Some participants in the 2018 program described it “as pushing a pro-Russian agenda and as being in part designed to identify U.S. participants who might later serve in the U.S. government,” the criminal complaint alleges.

Paikin said the program offered “a better sense of the strategic calculations and political discourses shaping Russia’s foreign policy, which was useful for my scholarly research.”

But he said the Russian officials, analysts and thinkers featured in the program expressed a range of different opinions and were “vigorously challenged” by participants. “Some of the Russians I met during the program have since left Russia and have openly opposed Putin’s invasion of Ukraine,” Paikin wrote.

In July 2022, Burlinova was sanctioned by the U.S. government for her part in the Meeting Russia trips, with the Treasury Department noting that “Russia’s intelligence services have tracked the activities and career paths of past participants” of the group’s events.

Henningsmoen wrote after being told by the Star of the criminal complaint that he participated in the Meeting Russia program in 2018 and then again in a virtual meeting in 2022 as an “alumni observer.”

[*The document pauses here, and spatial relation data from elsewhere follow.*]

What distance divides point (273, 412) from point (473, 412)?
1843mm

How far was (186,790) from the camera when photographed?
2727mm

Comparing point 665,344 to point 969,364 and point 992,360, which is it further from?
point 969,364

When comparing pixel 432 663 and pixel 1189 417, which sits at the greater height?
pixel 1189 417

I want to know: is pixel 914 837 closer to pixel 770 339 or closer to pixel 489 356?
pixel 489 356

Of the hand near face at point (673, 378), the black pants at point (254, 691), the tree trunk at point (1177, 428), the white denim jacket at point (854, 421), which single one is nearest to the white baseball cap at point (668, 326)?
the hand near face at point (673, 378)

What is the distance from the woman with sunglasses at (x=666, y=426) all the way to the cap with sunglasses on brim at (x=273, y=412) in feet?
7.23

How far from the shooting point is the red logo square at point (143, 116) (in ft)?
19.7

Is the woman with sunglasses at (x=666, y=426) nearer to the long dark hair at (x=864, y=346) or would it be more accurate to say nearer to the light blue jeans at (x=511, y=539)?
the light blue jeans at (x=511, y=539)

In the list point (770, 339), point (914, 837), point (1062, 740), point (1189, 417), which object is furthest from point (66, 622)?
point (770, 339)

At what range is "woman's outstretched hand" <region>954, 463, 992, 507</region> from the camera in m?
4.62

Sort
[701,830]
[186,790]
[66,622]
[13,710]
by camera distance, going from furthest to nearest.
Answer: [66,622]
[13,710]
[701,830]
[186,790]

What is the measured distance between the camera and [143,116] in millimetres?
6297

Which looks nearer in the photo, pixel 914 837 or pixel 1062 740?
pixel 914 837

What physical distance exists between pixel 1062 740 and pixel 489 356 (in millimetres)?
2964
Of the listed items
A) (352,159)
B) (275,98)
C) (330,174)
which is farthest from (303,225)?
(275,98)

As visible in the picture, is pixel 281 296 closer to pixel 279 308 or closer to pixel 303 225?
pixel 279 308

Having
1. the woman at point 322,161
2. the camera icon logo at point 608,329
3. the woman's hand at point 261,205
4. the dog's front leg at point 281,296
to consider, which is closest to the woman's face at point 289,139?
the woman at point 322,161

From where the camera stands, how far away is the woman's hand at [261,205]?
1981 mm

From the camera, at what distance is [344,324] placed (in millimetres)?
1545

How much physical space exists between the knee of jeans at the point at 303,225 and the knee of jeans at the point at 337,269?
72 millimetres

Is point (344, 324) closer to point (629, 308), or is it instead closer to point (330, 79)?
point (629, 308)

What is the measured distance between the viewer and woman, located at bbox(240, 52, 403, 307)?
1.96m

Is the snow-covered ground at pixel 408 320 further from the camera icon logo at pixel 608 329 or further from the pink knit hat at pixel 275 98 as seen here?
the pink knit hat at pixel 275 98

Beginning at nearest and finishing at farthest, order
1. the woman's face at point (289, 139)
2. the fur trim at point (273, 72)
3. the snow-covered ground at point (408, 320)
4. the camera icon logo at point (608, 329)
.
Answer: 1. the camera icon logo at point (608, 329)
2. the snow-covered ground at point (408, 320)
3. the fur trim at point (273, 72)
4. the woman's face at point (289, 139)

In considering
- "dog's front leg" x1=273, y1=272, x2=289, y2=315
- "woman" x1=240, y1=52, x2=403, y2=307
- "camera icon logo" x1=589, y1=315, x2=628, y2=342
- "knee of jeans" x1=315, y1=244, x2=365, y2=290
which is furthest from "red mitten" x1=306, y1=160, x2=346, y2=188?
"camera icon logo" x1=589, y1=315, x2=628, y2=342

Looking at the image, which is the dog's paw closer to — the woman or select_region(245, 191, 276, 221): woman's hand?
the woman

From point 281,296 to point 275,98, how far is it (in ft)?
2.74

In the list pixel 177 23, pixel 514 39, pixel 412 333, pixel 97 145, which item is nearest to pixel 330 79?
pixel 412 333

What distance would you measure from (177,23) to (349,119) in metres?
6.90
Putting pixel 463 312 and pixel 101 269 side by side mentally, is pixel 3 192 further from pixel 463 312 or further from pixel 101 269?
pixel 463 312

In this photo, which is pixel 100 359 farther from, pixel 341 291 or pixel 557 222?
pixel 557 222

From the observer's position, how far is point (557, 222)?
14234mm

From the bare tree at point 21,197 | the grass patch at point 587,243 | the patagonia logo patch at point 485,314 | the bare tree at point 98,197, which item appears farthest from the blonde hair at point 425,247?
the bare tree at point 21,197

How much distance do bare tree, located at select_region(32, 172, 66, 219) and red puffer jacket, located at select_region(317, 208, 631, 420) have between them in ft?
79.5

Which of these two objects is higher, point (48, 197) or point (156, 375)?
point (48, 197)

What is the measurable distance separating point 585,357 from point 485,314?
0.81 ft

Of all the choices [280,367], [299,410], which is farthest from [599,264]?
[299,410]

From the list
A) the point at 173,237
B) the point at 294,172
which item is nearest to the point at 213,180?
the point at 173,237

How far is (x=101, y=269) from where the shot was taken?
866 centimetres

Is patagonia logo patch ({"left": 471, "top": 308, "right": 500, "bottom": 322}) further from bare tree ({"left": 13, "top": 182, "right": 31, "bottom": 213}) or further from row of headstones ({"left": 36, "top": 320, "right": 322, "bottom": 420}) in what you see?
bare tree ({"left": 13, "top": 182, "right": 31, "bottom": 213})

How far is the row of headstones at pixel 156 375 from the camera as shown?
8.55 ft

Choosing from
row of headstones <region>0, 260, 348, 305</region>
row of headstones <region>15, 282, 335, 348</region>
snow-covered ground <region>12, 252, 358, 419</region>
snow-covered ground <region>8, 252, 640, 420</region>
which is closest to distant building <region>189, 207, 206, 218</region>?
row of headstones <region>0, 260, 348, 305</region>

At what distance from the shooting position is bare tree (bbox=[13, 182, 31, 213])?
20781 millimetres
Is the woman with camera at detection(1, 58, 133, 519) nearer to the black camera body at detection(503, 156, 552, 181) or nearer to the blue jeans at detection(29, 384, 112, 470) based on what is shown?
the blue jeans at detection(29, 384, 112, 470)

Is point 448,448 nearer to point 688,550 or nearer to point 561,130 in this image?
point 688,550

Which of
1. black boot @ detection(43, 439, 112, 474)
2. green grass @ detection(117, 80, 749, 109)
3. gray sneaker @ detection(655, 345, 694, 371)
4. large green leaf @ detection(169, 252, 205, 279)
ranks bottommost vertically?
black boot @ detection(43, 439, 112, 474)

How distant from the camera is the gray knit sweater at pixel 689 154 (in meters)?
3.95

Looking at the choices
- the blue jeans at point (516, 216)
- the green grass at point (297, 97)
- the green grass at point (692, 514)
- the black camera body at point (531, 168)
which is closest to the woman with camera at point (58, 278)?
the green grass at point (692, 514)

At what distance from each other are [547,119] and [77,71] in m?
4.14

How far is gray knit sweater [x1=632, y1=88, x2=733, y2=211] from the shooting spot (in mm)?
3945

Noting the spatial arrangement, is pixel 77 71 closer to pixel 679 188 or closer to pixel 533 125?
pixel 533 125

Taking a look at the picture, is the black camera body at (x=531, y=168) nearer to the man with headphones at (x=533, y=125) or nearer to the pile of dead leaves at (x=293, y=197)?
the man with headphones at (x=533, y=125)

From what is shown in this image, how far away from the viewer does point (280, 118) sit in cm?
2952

He recounted his impressions of that most recent meeting in a January article for the Canada-Russia Research Initiative website, calling it “a modest attempt to expand Western coverage of (the) Meeting Russia program.” “As the war in Ukraine continues and as the West’s relations with Russia continue to degrade as a result, coverage of initiatives such as Meeting Russia become increasingly pertinent,” Henningsmoen wrote.

Contrary to previous years, where participants came mainly from North America and Europe, the 2022 participants came from India, Pakistan, Kazakhstan, South Africa and parts of Latin America, he noted.

There was, he said, frank discussion about Russia’s war in Ukraine, including “a widespread acknowledgement amongst experts that Russia’s so-called special military operation in Ukraine was not going well,” although most believed that Russia “would eventually prevail in Eastern Ukraine.”

Henningsmoen concluded his report on the 2022 meeting with a wish that he could end his dispatch by saying something “on a positive note.” “But such words would ring hollow,” he

wrote. “It’s hard to see any space for programs such as Meeting Russia to have any real chance at reshaping Russia’s shattered relations with the West at present time.”